Qu'on soit chez DC Comics ou Marvel, peu de super-héros sont gros sans que leur corpulence soit un stigmate, négatif ou non. «Mais on peut considérer la stigmatisation comme une construction sociale, c'est-à-dire comme le résultat d'un phénomène d'interactions entre des individus plus ou moins conscients des systèmes de valeurs dans lesquels ils sont immergés, analyse le sociologue Jean-Pierre Poulain. Il est alors possible d'aider les obèses à se protéger de la stigmatisation, à mieux vivre dans les sociétés où l'obésité est considérée comme anormale.»

Certaines personnes demandent désormais de dépasser le body positive, comme les fondatrices du mouvement Gras politique: «Les corps les plus éloignés de la norme, très gros ou minces, handicapés ou déformés par des accidents de la vie, sont peu à peu exclus du mouvement qui leur était consacré. Les militantes s'orientent à présent vers le body neutral, ou vision neutre du corps, qui permet à toutes les corpulences et à tous les physiques de proclamer que leur corps est juste OK.»

Ainsi manque un super-héros ou une super-héroïne qui serait gros ou grosse, dont le pouvoir ne serait pas lié à son poids, qui n'aurait pas un rôle secondaire ou une habilité surnaturelle tournée en dérision, ni ne mourrait au bout de quelques épisodes.
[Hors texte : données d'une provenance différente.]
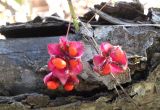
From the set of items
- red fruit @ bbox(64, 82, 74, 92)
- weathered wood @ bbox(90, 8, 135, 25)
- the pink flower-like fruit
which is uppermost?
weathered wood @ bbox(90, 8, 135, 25)

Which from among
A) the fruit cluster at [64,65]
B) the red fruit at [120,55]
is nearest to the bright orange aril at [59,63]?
the fruit cluster at [64,65]

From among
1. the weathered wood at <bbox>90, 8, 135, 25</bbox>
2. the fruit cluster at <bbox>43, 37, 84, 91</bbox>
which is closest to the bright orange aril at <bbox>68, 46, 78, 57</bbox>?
the fruit cluster at <bbox>43, 37, 84, 91</bbox>

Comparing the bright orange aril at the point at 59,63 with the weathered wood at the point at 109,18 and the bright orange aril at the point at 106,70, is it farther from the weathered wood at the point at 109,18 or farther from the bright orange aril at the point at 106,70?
the weathered wood at the point at 109,18

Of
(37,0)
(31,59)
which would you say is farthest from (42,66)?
(37,0)

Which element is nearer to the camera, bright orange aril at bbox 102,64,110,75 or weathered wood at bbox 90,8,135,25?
bright orange aril at bbox 102,64,110,75

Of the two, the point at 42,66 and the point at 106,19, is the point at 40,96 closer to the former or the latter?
the point at 42,66

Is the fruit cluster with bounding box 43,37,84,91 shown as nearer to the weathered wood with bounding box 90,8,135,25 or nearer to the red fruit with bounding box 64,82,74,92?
the red fruit with bounding box 64,82,74,92

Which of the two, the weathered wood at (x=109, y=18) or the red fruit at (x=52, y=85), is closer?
the red fruit at (x=52, y=85)
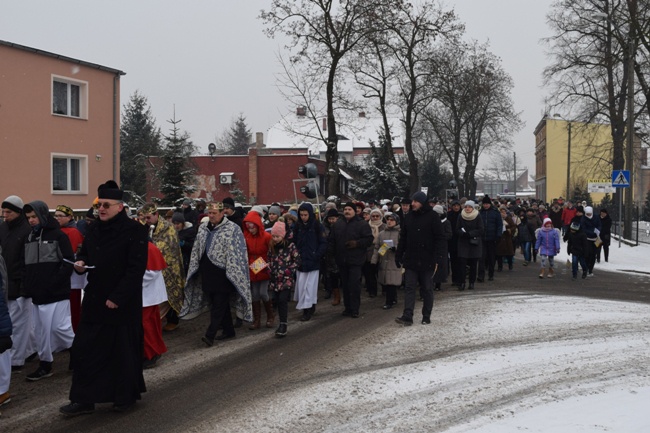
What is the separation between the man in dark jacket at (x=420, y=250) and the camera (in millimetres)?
9719

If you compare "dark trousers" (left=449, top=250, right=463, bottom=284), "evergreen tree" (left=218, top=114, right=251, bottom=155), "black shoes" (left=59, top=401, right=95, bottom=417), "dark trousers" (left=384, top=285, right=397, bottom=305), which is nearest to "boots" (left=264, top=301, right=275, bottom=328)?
"dark trousers" (left=384, top=285, right=397, bottom=305)

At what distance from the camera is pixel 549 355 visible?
313 inches

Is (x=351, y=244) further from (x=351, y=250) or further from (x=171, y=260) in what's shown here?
(x=171, y=260)

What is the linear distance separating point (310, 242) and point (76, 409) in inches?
197

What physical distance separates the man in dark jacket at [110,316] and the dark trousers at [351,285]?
16.6 feet

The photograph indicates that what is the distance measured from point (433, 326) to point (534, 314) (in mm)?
2003

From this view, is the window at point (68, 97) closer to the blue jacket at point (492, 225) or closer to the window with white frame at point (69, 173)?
the window with white frame at point (69, 173)

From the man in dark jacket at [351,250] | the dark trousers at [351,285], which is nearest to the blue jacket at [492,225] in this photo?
the man in dark jacket at [351,250]

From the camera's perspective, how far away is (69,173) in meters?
25.6

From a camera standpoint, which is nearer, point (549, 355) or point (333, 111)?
point (549, 355)

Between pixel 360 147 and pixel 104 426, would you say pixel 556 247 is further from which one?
pixel 360 147

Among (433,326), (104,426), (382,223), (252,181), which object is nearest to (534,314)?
(433,326)

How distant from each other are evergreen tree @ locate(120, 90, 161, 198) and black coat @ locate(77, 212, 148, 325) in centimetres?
3651

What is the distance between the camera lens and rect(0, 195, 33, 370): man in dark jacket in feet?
24.5
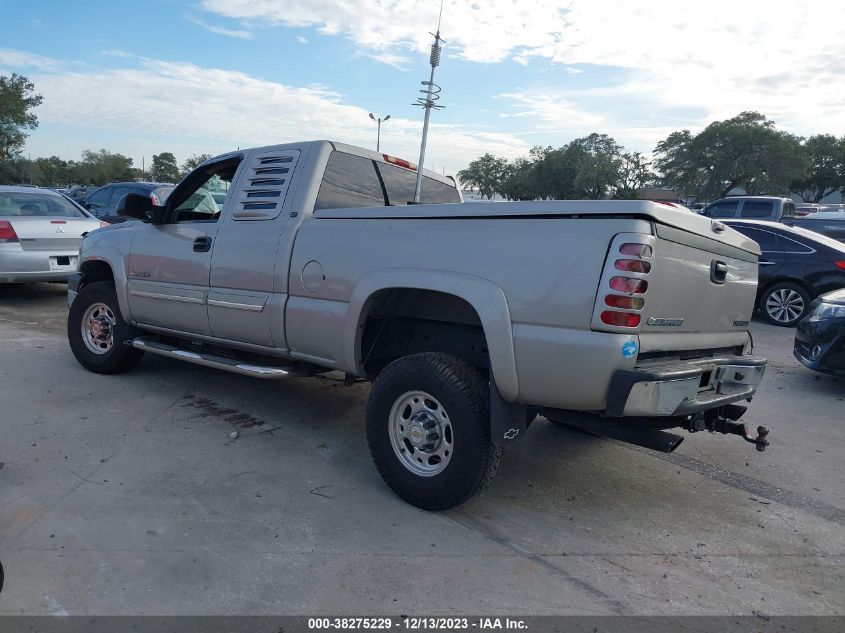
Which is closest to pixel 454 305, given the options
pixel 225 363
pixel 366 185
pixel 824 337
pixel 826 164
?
pixel 366 185

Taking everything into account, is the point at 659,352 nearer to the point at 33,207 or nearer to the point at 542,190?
the point at 33,207

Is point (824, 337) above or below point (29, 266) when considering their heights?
above

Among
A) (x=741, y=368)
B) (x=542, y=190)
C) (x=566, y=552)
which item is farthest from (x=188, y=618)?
(x=542, y=190)

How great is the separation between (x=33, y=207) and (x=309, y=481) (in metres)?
7.81

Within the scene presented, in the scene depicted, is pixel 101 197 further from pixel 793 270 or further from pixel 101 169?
pixel 101 169

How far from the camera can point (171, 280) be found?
510cm

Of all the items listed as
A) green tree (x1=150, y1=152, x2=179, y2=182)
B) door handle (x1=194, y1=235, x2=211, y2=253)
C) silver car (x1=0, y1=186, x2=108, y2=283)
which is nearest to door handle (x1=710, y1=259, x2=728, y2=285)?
door handle (x1=194, y1=235, x2=211, y2=253)

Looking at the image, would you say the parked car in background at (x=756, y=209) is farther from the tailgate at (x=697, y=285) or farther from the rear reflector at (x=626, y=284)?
the rear reflector at (x=626, y=284)

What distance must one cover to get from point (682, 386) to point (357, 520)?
180cm

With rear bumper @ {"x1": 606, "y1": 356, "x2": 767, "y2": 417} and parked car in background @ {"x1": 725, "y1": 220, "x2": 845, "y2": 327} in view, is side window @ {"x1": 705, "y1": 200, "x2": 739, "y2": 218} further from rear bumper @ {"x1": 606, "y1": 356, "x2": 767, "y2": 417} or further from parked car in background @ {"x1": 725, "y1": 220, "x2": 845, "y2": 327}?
rear bumper @ {"x1": 606, "y1": 356, "x2": 767, "y2": 417}

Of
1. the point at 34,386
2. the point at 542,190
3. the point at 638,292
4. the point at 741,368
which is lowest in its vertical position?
the point at 34,386

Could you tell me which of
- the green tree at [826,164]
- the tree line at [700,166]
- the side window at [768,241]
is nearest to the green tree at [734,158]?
the tree line at [700,166]

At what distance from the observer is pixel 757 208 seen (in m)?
15.7

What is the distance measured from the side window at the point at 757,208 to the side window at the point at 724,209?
224 millimetres
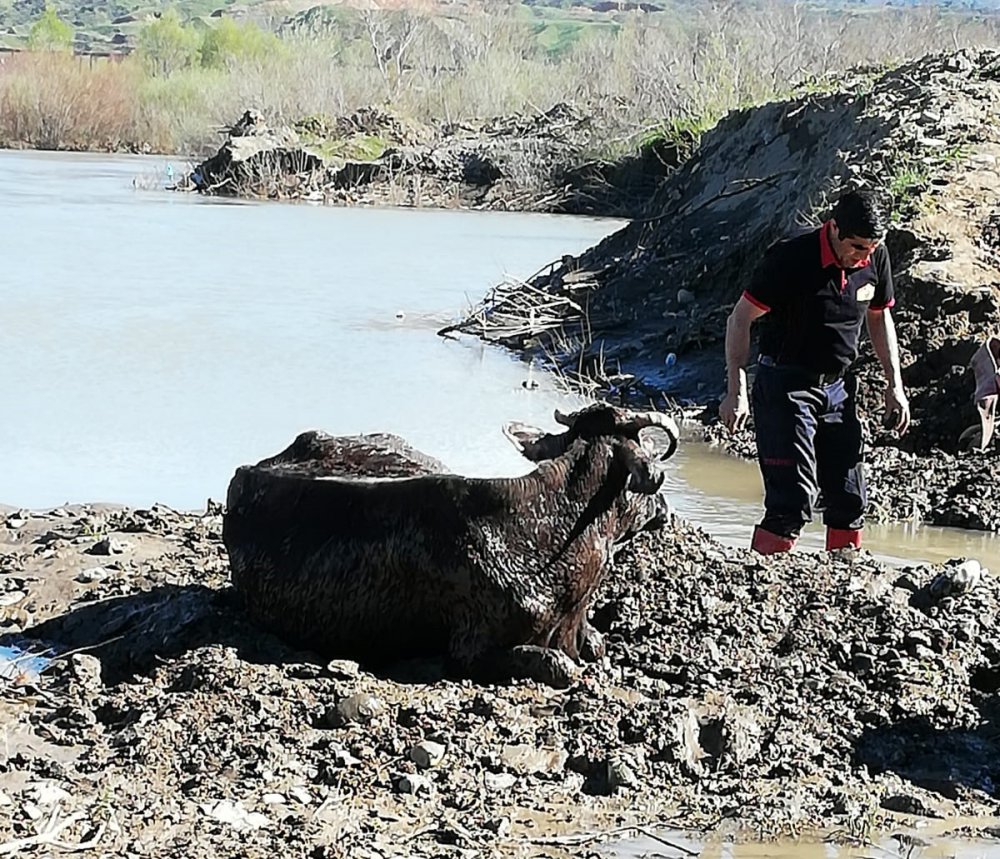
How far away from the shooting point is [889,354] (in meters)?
7.46

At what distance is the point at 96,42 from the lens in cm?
13612

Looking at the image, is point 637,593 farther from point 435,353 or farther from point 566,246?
point 566,246

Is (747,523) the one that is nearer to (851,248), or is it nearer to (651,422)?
(851,248)

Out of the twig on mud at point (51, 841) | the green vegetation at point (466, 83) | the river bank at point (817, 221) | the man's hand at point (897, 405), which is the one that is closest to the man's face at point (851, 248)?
the man's hand at point (897, 405)

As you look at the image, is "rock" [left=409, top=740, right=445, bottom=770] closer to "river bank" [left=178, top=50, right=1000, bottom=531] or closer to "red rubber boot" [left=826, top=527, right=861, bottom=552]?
"red rubber boot" [left=826, top=527, right=861, bottom=552]

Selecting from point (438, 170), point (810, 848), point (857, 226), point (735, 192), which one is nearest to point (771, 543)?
point (857, 226)

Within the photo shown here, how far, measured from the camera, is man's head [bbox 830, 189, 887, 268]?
22.2 feet

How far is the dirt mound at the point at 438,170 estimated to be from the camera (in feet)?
114

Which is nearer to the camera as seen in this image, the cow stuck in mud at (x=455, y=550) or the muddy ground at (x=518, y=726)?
the muddy ground at (x=518, y=726)

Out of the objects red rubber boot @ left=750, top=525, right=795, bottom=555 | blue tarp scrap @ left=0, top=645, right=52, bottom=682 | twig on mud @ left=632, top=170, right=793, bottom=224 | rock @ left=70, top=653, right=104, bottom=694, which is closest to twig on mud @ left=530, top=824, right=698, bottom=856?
rock @ left=70, top=653, right=104, bottom=694

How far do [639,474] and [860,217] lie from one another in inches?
58.1

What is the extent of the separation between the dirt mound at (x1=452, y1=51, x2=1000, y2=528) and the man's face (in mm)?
3244

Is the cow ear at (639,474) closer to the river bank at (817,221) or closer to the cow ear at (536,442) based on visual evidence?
the cow ear at (536,442)

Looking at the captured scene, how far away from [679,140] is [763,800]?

Un tel personnage existe déjà, et on ne le trouve pas chez Marvel ou chez DC, mais chez Valiant Comics, petite maison d'édition américaine. Il s'agit de Faith / Zephyr, une jeune orpheline dotée de pouvoirs télékinésiques et de la capacité de voler, membre des Harbinger.

Faith, dans son costume d'héroïne. | Valiant Comics via Wikipédia

Elle est grosse comme d'autres sont minces, blonds ou queer, et ce n'est ni un problème, ni une composante de l'intrigue ou de ses pouvoirs. Faith est une super-héroïne qui combat comme les autres quand elle est en costume, et une jeune femme qui vit comme les autres le reste du temps, avec un travail prenant et un petit ami.

Bien que le personnage ait été créé en 1992, il reste encore peu connu, en raison de la faible popularité des Valiant Comics auprès du grand public. Mais les adaptations cinématographiques des licences par Sony Pictures, qui travaille sur un film basé sur Faith, pourraient la propulser parmi les super-héros les plus en vue. Et pousser Marvel et DC Comics à intégrer à leur tour des personnages gros dont le poids ne serait pas un sujet.